True to her word, the next day she made an effort to start the day as she always did. After that, Alma never referred to her weak state over those twenty-four hours, and soon Irina, who had other things on her mind, forgot about it too. Catherine Hope however was determined not to leave her in peace until she saw a specialist, but Alma somehow managed to keep postponing it.
This time they were able to see the whole film, and left the cinema highly taken with both Lincoln and the actor playing his part. Alma was weary and preferred to return to her apartment rather than go on to a restaurant as planned. When they arrived, Alma said with a sigh that she felt cold and went to bed, while Irina made her oatmeal with milk by way of supper. Leaning back against her pillows, with a granny shawl around her shoulders, Alma looked ten pounds lighter and ten years older than a few hours earlier. Irina had considered her indestructible, which was why it took her until that night to realize how much she had aged in recent months. Alma had lost weight, and the violet-ringed eyes in her haggard face made her look like a raccoon. She no longer walked upright or strode along but hesitated as she got up from her chair; out on the street she clung to Lenny’s arm; and at times she woke up with an irrational fear of feeling lost, as if she were awakening in a strange country. She went to her studio less and less, then decided to lay off her assistants, and bought comics and sweets for Kirsten to comfort her in her absence. Kirsten’s mental stability depended on her routines and affections; as long as nothing changed, she was happy. She lived in a room above her brother and sister-in-law’s garage, fussed over by three nephews and nieces whom she had helped raise. On workdays she always took the same midday bus, which dropped her two blocks from the workshop. She would unlock the door, air out the room, tidy up, sit in the director’s chair that her nephews had given her for her fortieth birthday, and eat the chicken or tuna sandwich she carried in her backpack. After that she prepared the canvases, brushes, and paints; put water on to boil for tea; and waited, her eyes fixed on the studio door. If Alma wasn’t thinking of going, she would call her on her cell phone, they would chat for a while, and she would give her some task or other to keep her busy until five, when Kirsten bravely closed the workshop and walked to the stop to take her bus home.

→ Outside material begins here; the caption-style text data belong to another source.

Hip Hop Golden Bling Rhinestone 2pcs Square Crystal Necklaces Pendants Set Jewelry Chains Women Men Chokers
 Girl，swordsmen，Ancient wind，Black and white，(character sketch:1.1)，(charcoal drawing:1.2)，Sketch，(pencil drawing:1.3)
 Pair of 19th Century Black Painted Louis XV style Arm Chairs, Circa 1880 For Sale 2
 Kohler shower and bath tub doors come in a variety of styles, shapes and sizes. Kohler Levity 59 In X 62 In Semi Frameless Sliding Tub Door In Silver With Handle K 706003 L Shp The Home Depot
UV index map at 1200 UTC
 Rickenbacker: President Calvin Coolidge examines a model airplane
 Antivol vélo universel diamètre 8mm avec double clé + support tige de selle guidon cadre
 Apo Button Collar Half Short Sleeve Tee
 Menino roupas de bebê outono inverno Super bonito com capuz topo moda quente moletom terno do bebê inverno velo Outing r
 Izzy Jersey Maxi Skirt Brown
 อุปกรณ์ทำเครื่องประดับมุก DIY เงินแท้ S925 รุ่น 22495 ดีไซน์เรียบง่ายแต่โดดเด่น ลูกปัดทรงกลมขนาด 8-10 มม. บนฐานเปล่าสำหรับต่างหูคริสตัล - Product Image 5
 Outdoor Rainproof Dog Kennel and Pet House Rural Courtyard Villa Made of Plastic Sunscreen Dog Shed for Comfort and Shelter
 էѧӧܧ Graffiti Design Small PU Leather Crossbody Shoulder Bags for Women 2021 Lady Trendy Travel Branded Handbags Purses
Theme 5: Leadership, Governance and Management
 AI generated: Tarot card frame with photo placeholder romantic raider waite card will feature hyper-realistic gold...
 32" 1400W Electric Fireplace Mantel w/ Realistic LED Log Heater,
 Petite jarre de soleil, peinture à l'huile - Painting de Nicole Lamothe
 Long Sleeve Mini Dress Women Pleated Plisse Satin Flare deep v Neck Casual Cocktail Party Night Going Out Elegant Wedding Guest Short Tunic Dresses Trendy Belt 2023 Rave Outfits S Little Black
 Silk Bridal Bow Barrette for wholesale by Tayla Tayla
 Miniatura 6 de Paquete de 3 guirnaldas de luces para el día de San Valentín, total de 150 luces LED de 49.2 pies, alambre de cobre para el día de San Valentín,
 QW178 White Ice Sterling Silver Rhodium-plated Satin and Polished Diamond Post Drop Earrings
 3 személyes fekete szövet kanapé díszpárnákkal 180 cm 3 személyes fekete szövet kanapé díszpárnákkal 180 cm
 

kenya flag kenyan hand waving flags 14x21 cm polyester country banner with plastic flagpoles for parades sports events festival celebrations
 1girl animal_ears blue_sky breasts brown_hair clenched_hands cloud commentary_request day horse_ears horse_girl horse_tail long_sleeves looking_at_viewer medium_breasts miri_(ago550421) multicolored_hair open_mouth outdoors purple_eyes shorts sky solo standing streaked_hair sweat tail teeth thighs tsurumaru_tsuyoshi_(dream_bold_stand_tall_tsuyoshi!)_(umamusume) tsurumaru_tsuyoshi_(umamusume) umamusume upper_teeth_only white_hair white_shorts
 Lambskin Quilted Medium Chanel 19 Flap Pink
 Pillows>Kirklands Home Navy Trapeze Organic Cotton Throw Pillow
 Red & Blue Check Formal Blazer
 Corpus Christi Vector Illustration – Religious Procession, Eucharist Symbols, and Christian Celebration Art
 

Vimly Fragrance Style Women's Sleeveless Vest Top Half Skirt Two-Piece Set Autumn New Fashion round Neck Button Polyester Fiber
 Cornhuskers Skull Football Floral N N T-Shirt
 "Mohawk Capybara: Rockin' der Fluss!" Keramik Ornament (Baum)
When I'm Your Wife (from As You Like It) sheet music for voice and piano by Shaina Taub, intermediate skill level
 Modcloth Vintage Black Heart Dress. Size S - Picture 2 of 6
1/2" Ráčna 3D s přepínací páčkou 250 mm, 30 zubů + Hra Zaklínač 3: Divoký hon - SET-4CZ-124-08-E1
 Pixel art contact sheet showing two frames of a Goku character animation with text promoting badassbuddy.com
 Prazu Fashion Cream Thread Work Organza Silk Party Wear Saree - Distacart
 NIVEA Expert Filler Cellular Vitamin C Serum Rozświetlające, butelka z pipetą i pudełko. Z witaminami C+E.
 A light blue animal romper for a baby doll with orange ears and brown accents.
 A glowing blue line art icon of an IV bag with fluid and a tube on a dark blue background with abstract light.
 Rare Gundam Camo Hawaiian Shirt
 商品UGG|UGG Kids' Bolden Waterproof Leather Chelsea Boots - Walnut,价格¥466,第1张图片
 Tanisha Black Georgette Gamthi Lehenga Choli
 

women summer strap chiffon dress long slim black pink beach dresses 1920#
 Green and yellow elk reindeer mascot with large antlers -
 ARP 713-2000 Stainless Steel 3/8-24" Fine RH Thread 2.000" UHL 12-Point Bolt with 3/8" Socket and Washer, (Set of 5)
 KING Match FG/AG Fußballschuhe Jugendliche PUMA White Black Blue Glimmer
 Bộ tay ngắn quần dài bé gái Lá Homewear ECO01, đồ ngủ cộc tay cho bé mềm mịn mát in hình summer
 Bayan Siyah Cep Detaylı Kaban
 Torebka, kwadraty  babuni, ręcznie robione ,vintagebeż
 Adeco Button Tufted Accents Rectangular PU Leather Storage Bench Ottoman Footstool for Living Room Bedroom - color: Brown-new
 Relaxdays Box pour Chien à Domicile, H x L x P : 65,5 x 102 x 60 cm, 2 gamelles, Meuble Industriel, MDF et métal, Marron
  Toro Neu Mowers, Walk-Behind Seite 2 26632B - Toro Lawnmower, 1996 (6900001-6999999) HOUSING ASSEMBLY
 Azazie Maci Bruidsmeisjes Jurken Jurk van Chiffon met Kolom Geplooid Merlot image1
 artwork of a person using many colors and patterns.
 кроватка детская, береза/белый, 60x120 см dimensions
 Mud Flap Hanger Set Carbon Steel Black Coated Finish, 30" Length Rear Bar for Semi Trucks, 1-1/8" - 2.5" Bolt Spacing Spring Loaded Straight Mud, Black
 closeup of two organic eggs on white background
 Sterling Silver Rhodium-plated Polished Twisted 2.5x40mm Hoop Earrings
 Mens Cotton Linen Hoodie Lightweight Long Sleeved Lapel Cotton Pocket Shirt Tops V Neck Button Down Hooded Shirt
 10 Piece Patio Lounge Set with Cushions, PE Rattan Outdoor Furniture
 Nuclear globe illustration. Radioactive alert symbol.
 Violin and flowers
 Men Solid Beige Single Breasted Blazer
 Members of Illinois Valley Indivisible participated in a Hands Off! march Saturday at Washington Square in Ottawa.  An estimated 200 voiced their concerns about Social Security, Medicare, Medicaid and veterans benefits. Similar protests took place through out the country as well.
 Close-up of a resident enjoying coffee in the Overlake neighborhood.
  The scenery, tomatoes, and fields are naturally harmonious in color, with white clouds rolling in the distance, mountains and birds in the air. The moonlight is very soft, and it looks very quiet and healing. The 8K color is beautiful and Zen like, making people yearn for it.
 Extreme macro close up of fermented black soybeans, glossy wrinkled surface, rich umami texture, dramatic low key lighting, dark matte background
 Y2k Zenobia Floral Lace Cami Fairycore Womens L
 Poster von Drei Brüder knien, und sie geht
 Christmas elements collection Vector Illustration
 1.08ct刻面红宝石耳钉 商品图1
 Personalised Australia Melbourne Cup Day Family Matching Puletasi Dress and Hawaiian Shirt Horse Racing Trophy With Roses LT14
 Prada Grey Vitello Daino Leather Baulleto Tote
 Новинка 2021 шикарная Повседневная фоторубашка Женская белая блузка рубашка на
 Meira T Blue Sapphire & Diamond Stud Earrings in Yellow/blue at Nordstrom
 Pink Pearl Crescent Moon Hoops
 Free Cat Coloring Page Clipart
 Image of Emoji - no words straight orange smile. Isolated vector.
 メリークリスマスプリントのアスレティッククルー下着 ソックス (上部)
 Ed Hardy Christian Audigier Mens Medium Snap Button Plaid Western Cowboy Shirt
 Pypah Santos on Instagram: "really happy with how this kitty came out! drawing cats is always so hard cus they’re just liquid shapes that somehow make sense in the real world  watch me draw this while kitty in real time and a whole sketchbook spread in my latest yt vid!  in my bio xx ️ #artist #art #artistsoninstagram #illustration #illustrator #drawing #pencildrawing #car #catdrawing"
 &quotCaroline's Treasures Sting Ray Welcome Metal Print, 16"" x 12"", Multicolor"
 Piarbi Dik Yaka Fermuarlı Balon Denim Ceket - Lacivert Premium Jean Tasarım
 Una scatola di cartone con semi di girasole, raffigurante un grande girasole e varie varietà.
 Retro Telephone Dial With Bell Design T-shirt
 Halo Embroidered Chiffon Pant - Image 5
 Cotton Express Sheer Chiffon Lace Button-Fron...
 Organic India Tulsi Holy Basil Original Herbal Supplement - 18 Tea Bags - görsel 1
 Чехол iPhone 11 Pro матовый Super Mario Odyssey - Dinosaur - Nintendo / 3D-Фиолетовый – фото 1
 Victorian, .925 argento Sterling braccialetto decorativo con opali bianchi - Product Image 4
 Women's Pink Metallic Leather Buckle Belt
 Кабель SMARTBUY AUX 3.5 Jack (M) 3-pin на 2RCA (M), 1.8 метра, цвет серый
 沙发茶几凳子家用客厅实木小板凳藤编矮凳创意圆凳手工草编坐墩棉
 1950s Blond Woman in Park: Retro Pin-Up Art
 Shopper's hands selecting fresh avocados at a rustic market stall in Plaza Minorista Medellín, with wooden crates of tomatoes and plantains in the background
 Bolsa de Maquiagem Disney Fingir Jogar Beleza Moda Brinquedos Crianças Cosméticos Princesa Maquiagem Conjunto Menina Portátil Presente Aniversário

A year earlier, Alma had calculated she was going to live in much the same way until she was ninety, but now she was no longer so sure: she suspected that death was drawing closer. Previously she could sense it in the neighborhood, then hear it whispering in the dark corners of Lark House, but now it was lurking around her apartment. At sixty she had thought of death in abstract terms as something that did not concern her; at seventy it was a distant relative who was easy to forget because it never arose in conversation, but would inevitably come to visit one day. After she turned eighty, however, she began to become acquainted with it, and to talk about it with Irina. She saw death here and there, in a fallen tree in the park, a person bald from cancer, her mother and father crossing the street: she recognized them because they looked just like they did in the Danzig photograph. Sometimes it was her brother, Samuel, who had died a second time, peacefully in his bed. Her uncle Isaac seemed full of life when he appeared to her, as he had been before his heart failure, but when Aunt Lillian came to greet her occasionally in the dreamy moments of dawn she was as she had been in her last days, an old woman dressed all in lilac, blind and deaf, but happy, because she believed her husband was holding her hand.
One day Alma said, “Look at that shadow on the wall, doesn’t it look like a man’s silhouette? It must be Nathaniel. Don’t worry, Irina, I’m not crazy, I know I’m only imagining it.”